Goal of the exercise = Copy out lines with the word "site" from the material that follows.

Material provided =
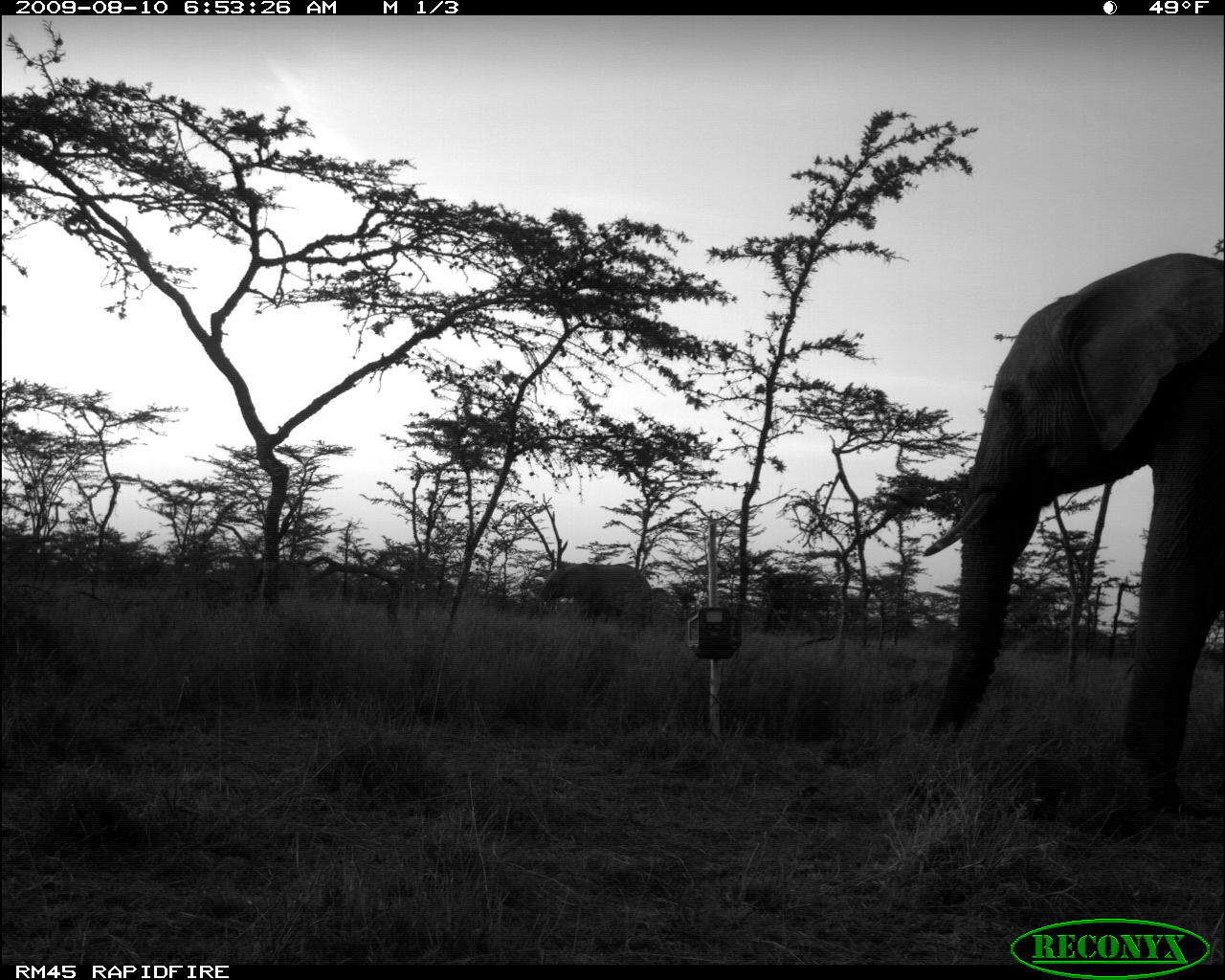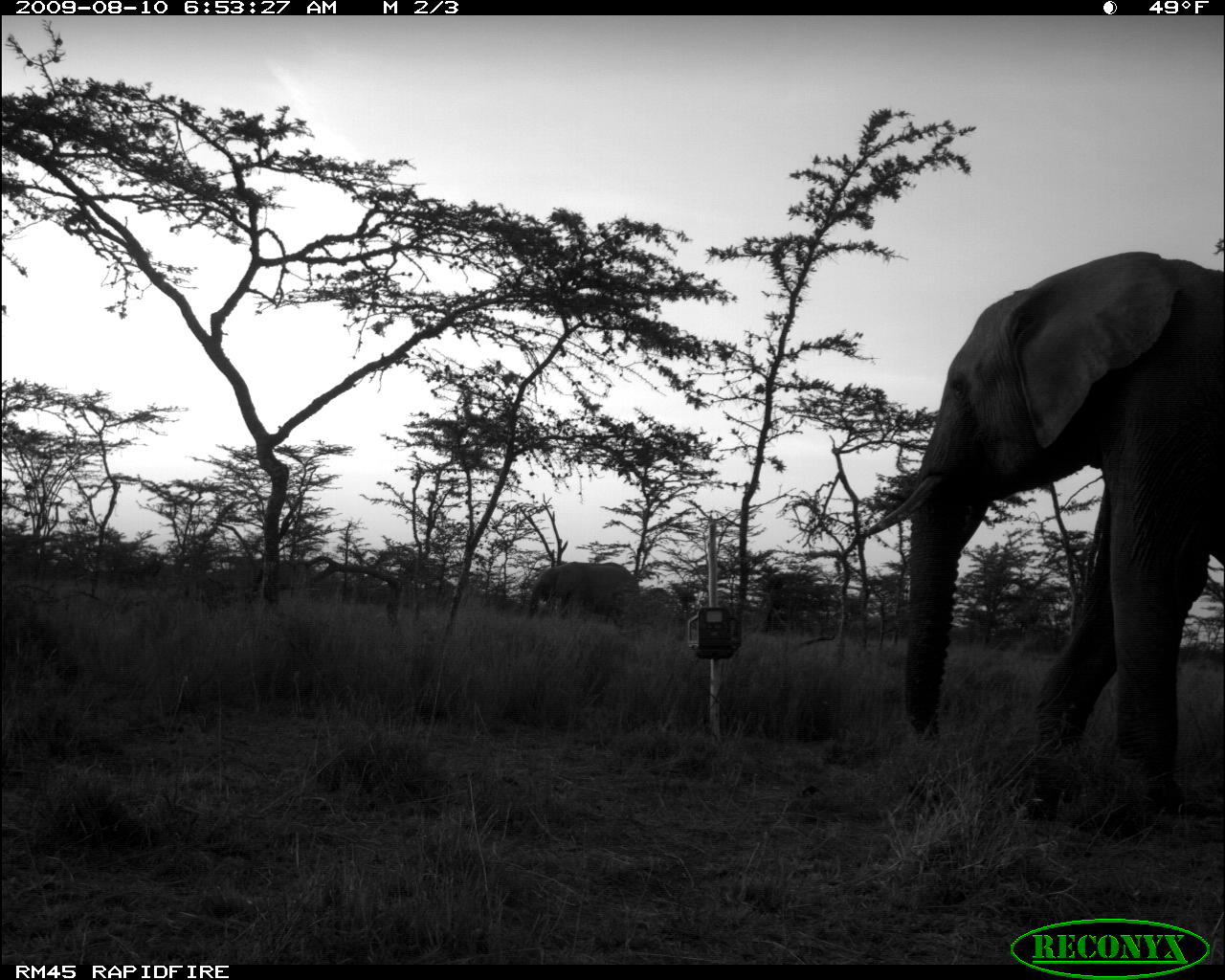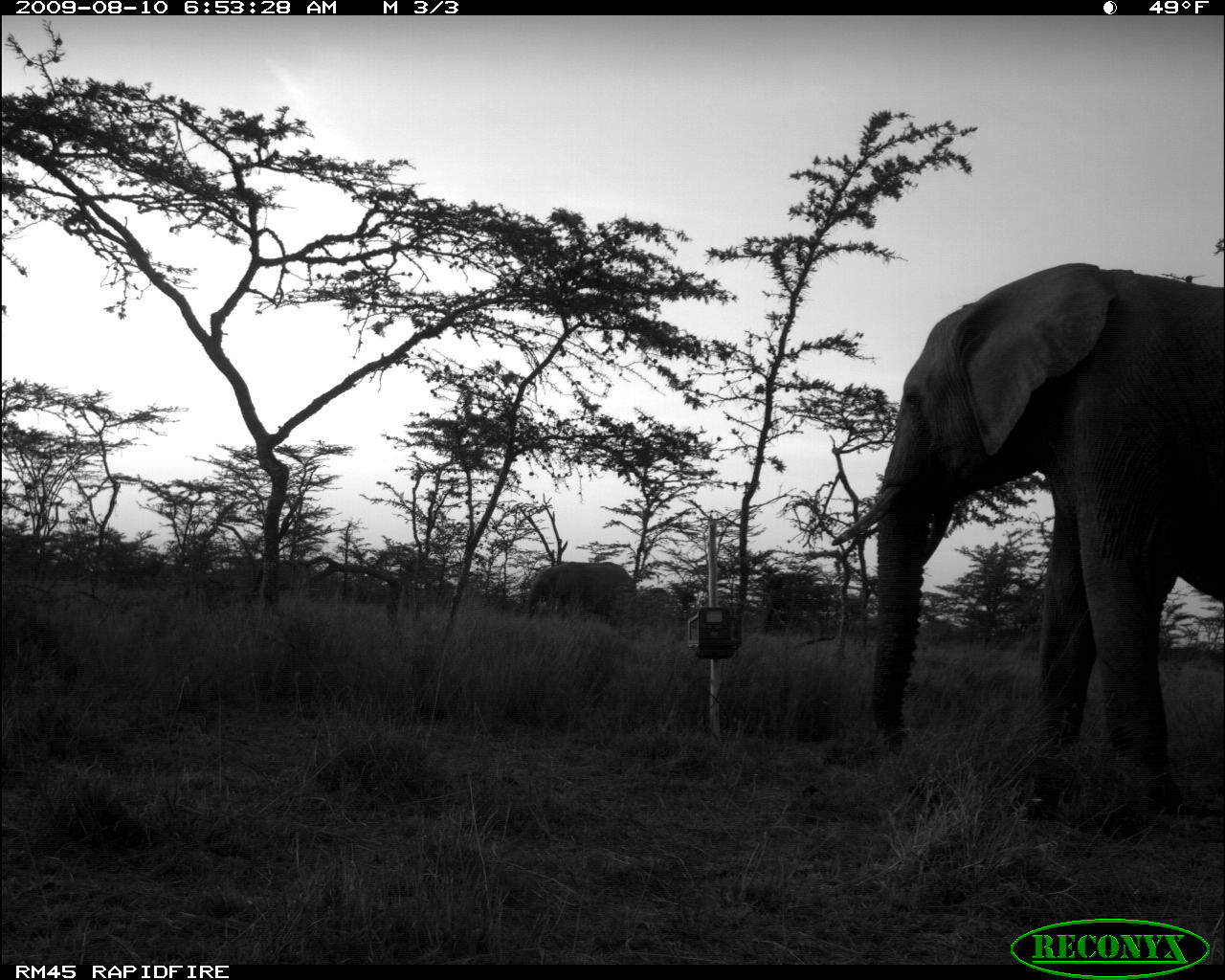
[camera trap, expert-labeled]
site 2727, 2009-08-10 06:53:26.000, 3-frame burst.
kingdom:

---

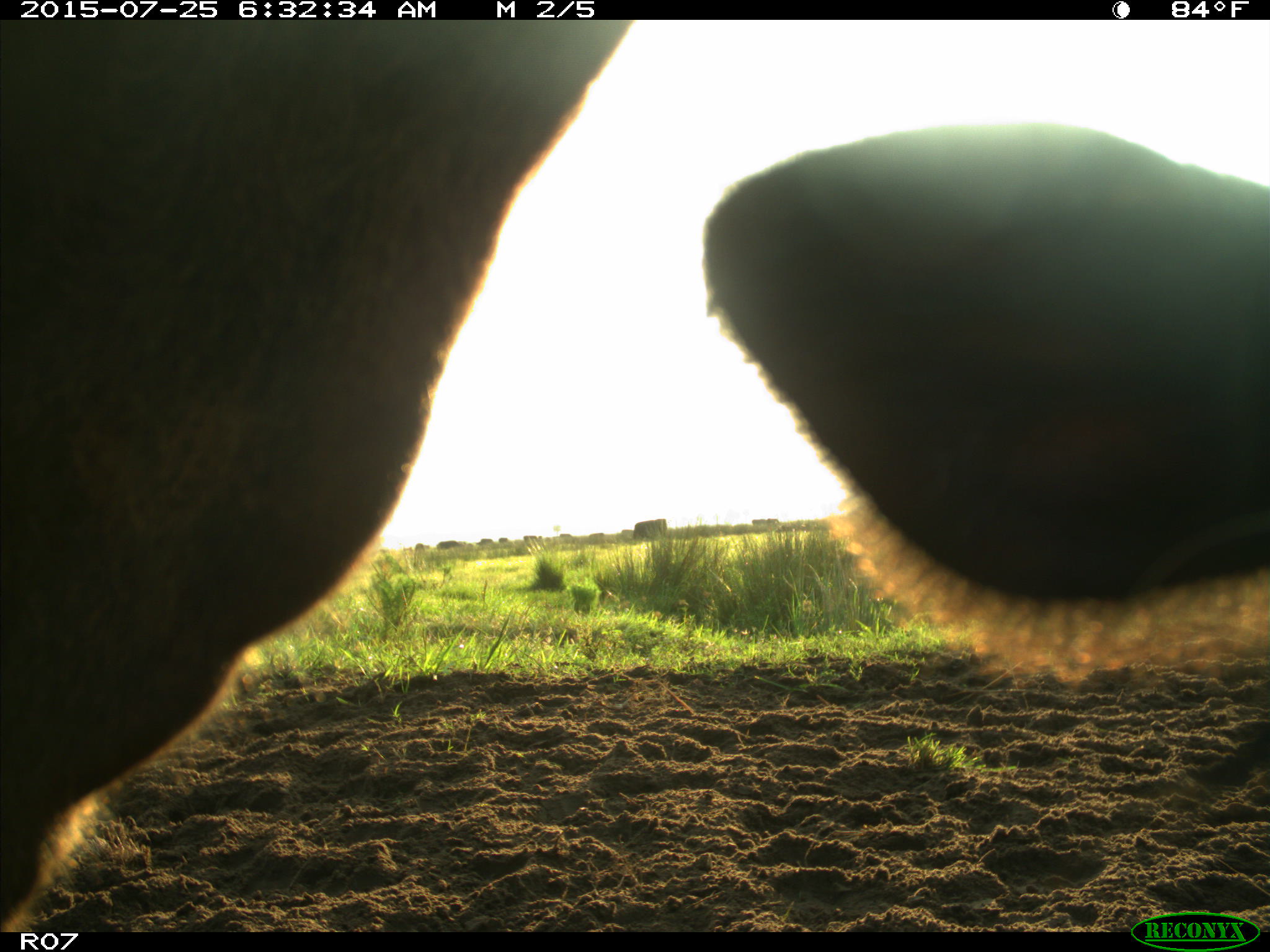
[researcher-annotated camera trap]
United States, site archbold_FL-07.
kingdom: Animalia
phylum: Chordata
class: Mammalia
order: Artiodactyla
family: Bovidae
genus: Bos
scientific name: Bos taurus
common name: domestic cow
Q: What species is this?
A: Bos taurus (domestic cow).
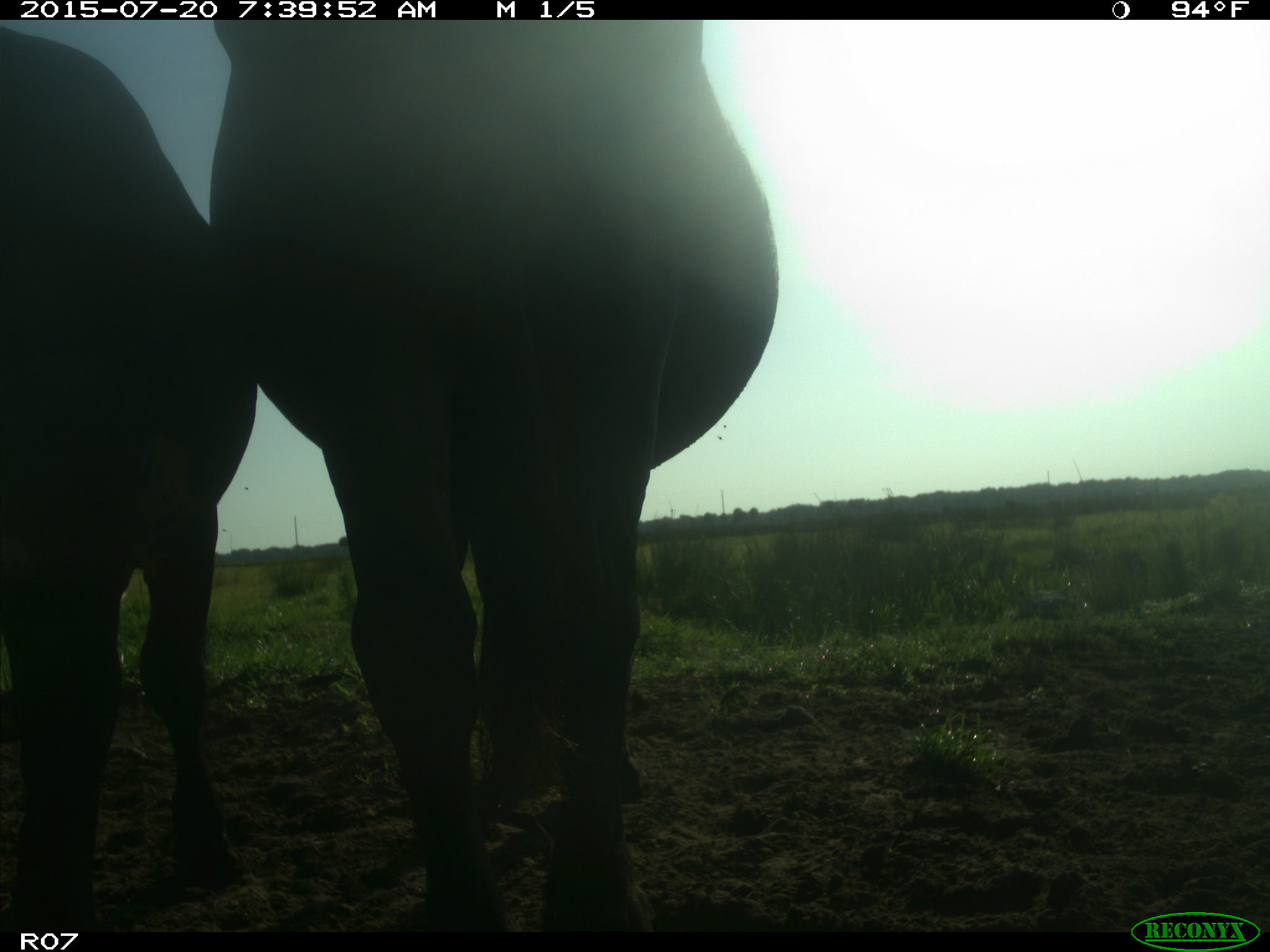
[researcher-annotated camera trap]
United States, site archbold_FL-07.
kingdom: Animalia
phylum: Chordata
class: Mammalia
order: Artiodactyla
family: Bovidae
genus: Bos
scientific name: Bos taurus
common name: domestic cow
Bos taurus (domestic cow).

* * *

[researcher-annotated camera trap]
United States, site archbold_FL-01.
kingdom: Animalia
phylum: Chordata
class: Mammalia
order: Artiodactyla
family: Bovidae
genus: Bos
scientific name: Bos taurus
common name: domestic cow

Response to the task =
site 2727, 2009-08-10 06:53:26.000, 3-frame burst.
United States, site archbold_FL-07.
United States, site archbold_FL-07.
United States, site archbold_FL-01.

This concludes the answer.